I know I’ve been long-winded here. I apologize for that. I think this is an important question for a political message board, and so I felt the need to categorize fairly precisely. That said, my categories are suggestive rather than exclusive; I expect that there are many other ways that a film can be political: almost every film ever made is political in one of these ways. Does this mean you shouldn’t enjoy a film? No, of course not. Hell, I like Die Hard, which at a number of levels is a remarkably reactionary film. It’s not about YOU. I mean only to suggest that saying “It’s only a movie” is not a particularly productive response.
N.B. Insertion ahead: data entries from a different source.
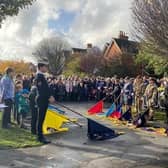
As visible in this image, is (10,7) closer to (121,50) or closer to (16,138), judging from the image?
(16,138)

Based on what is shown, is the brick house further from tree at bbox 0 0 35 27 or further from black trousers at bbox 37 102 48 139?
black trousers at bbox 37 102 48 139

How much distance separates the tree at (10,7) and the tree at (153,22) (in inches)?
364

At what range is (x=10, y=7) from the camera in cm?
1085

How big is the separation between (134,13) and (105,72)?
2770 centimetres

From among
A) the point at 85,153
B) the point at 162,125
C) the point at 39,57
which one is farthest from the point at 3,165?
the point at 39,57

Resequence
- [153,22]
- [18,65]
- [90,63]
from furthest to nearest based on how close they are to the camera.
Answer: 1. [18,65]
2. [90,63]
3. [153,22]

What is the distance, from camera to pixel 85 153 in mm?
9359

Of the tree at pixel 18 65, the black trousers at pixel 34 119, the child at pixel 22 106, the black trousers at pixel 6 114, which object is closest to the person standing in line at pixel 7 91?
the black trousers at pixel 6 114

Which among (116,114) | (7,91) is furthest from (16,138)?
(116,114)

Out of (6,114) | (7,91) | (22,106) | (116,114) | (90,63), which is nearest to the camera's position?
(7,91)

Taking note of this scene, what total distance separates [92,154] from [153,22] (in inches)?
458

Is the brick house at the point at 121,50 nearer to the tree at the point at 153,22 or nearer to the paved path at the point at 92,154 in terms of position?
the tree at the point at 153,22

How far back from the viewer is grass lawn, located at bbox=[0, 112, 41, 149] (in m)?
9.99

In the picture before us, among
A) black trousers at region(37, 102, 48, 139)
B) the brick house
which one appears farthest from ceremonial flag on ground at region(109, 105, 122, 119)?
the brick house
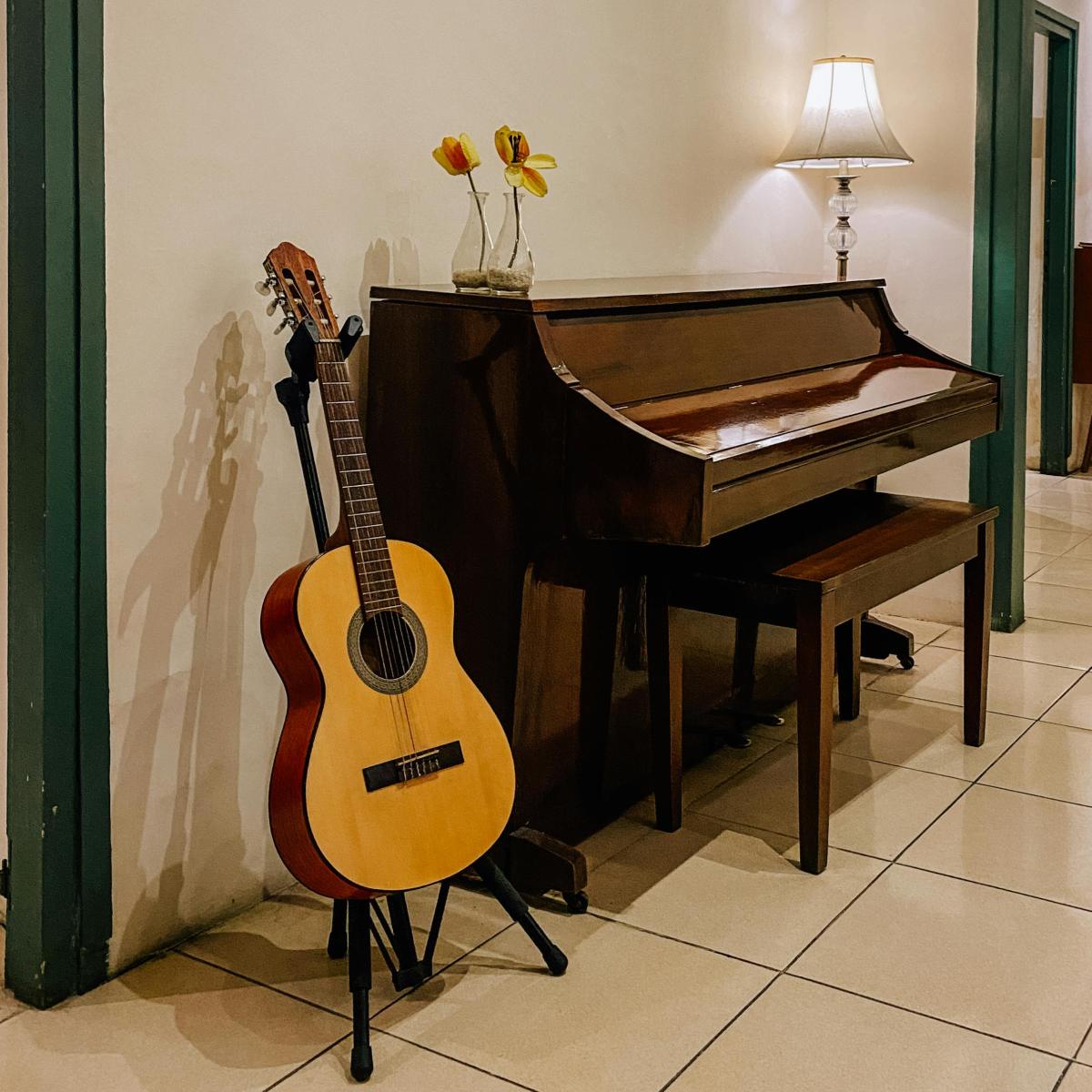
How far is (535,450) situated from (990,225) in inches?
83.4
Yes, I know, Freud said that sometimes a cigar is just a cigar (That would be a useful response to the first category I mentioned, for it is the only one that requires something like a Freudian interpretation). I’m not saying a cigar is something else. Quite the opposite. I’m saying that one need not default to an interpretive mode to see the politics in film. Nor should one default to the mode of pure “enjoyment” to rebut those who seek to discuss such questions.